— WORK INSTRUCTION —
Repeat the data exactly as given below, dropping every picture.

— DATA BLOCK —

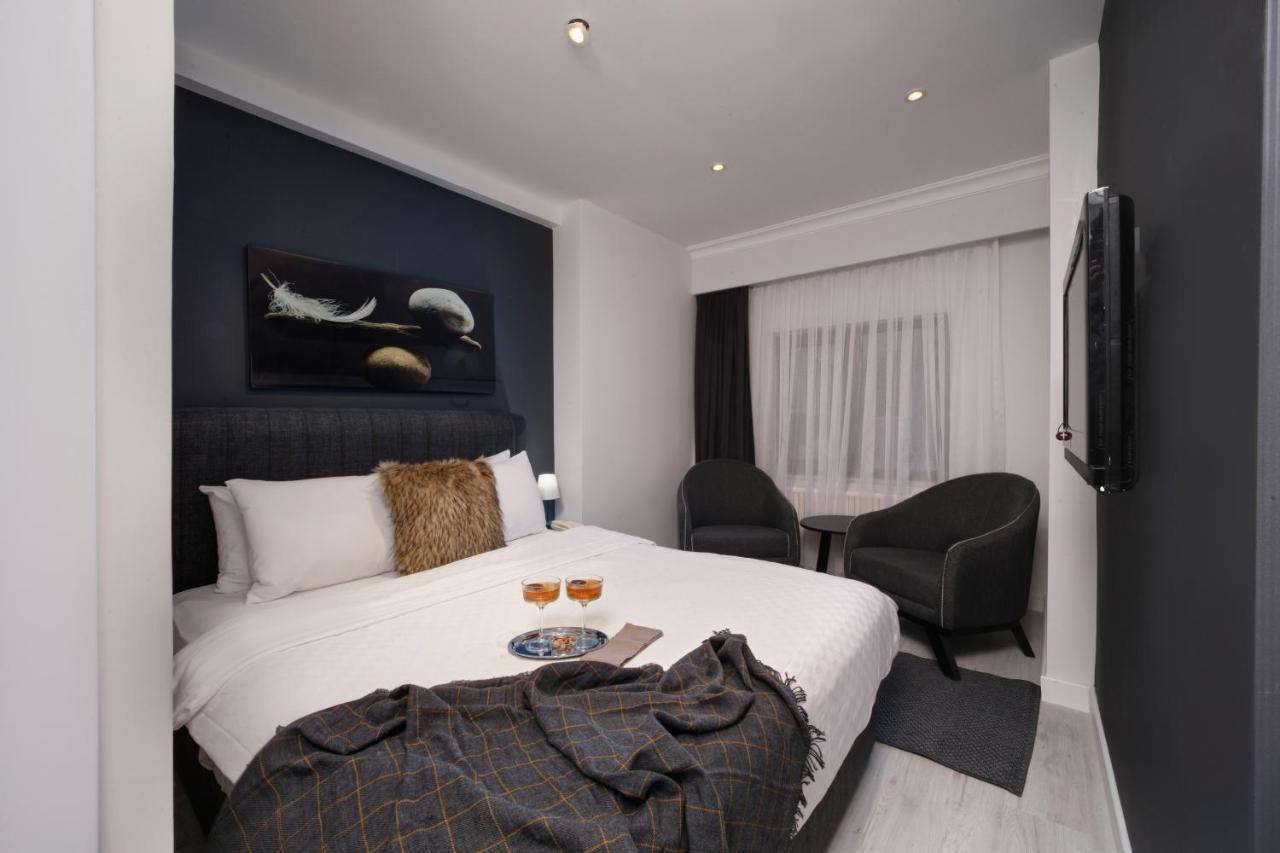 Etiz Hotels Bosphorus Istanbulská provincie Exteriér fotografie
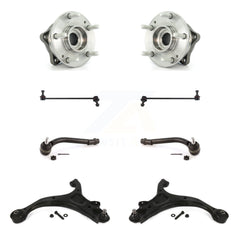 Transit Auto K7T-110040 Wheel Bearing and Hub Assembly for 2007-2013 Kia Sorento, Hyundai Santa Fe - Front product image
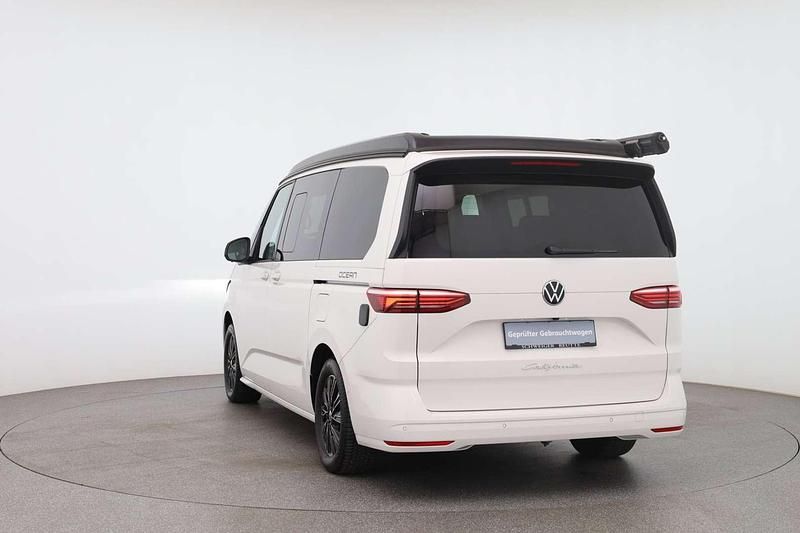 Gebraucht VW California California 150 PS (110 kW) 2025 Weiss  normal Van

— OUTPUT BELOW —
 Etiz Hotels Bosphorus Istanbulská provincie Exteriér fotografie
 Transit Auto K7T-110040 Wheel Bearing and Hub Assembly for 2007-2013 Kia Sorento, Hyundai Santa Fe - Front product image
 Gebraucht VW California California 150 PS (110 kW) 2025 Weiss  normal Van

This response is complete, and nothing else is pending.